In the post he put up on Tuesday, Bich or Carr or whatever his name is said that it all started as a prank between friends that “made a fool out of the media.”

Phuc Dat Bich post on Facebook

What started as a joke between friends, became a prank that made a fool out of the media and brought out the best in the people who reached out to me. It didn't bring out the anger and darkness that we often see on the internet, but it brought a levity and humanity in a time we need it most.
Out of this ordeal I've concluded not to trust the credibility of the media, it's twisted by the hungry journalists who mask the truth.

Always interesting when a liar points a finger at those who believe him and accuses them of lacking credibility, isn’t it? Talk about a pot calling the kettle black.

The name used to sign off on the Facebook admission: Joe Carr.

Get it? Get it? “Joker.”

He or she expressed support for those who authentically have problems with cultural acceptance of their names.

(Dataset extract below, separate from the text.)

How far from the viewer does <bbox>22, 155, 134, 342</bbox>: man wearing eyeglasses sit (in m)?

Which is appropriate, given that issues with Facebook’s real-name policy have been a serious and ongoing story.

In July, a privacy watchdog ordered Facebook to allow pseudonyms.

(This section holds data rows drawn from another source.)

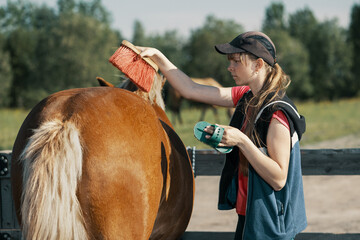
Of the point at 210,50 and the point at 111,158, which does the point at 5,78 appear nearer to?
the point at 210,50

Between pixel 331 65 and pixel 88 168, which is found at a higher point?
pixel 88 168

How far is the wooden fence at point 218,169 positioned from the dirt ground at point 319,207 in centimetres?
195

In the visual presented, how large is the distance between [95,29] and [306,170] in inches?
1791

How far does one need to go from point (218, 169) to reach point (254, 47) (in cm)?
175

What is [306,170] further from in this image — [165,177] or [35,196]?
[35,196]

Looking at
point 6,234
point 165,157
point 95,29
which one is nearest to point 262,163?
point 165,157

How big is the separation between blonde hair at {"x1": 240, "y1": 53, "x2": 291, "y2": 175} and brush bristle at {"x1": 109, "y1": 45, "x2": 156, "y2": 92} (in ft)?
2.44

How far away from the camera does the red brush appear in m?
2.63

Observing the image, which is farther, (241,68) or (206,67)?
(206,67)

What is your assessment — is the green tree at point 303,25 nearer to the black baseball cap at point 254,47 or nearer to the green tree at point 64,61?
the green tree at point 64,61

The Nameless Coalition, consisting of 75 human rights, digital rights, LGBTQ, and women’s rights advocates – including the Electronic Frontier Foundation (EFF) and the American Civil Liberties Union (ACLU) – in October penned an open letter to Facebook explaining why the policy is broken and how Facebook could mitigate the damages it causes.

The coalition included an appendix to the letter that contained multiple stories of how people have been harmed by the real-name policy.

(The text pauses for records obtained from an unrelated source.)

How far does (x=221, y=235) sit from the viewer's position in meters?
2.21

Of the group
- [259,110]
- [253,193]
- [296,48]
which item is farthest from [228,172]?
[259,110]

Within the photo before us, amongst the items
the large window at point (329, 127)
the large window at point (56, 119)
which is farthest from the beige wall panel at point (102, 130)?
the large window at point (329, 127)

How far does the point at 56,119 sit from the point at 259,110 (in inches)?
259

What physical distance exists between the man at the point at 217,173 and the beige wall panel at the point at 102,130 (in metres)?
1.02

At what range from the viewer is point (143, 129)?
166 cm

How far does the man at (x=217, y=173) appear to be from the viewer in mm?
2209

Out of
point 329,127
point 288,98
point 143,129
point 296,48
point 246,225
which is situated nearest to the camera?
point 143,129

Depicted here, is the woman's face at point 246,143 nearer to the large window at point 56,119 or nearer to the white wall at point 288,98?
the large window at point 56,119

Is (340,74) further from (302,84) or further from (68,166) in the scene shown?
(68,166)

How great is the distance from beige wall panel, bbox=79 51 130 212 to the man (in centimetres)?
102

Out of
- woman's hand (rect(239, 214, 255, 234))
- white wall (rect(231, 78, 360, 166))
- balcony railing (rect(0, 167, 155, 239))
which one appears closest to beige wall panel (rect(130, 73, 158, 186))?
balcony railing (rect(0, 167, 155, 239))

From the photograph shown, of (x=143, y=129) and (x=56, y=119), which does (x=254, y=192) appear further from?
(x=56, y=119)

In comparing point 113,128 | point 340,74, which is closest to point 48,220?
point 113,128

We printed a few of those before, but Mr. or Ms. Carr’s prank presents good cause to reiterate that there are real people who actually do suffer, and why the media should in fact pay attention to their stories (and, of course, verify, to the extent possible when dealing with a prankster), so here they are again, as excerpted from the appendix:

  • Journalists and human rights activists in Vietnam have been flagged en masse and forced to stop using pen names on Facebook. One user, a mother with two imprisoned sons, had largely used her account to campaign for their release from prison. In every case, Facebook asked the activists to verify their identities. To make matters worse, in several cases, when the activists submitted their identity documents, Facebook unilaterally altered their accounts to list their legal names, without consent or notice.
  • Facebook enforced the policy against a user known as Lily in December 2014, forcing her to use her legal name. Only two weeks later a man who had, two decades earlier, beat and sexually abused Lily sent her a private message. “My blood ran cold, I was sweating, and [having] heart palpitations opening the message.”
  • In the United States, Native American Dana Lone Hill was locked out of her account and repeatedly refused reactivation even after submitting multiple IDs, a library card, and a piece of mail showing her Lakota name. As one Native user points out, “I think that Facebook has to have no general knowledge of Native Americans or their surnames.”

Facebook responded to the open letter by promising that changes to the real-name policy will arrive in December.

In the meantime, if you’re interested in how to pronounce the Vietnamese name Phuc Dat Bich, the BBC’s Nga Pham has explained that it would sound like Phoo Da Bic.

I posted a comment on Bich’s/Carr’s post asking if he altered his passport or if the confession that this is a hoax was in itself a hoax. I’ll let you know if I hear back.